With the line containing "The canonical loop" as the starting point, output the remaining lines of the data exactly as they are, through the last.

···

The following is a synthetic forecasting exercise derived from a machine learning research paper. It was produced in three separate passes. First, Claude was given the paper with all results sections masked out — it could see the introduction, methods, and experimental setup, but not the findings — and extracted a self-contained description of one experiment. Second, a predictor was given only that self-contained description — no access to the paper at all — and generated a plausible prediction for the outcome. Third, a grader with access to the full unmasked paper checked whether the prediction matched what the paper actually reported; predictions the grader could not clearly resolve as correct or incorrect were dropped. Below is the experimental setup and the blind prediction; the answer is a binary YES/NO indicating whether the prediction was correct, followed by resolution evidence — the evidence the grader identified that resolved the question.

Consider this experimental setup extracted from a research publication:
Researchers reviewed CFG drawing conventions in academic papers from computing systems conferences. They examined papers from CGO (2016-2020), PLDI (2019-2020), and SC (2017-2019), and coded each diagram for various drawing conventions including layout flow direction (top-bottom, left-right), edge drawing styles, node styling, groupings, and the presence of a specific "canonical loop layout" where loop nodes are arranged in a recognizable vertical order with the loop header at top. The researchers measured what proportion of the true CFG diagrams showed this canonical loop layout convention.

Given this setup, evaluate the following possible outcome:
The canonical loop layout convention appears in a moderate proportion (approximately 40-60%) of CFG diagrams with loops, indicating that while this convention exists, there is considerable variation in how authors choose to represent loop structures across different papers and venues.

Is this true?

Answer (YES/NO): YES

···

EXERCISE OUTPUT:
The canonical loop layout convention appears in a moderate proportion (approximately 40-60%) of CFG diagrams with loops, indicating that while this convention exists, there is considerable variation in how authors choose to represent loop structures across different papers and venues.

Is this true?

Answer (YES/NO): YES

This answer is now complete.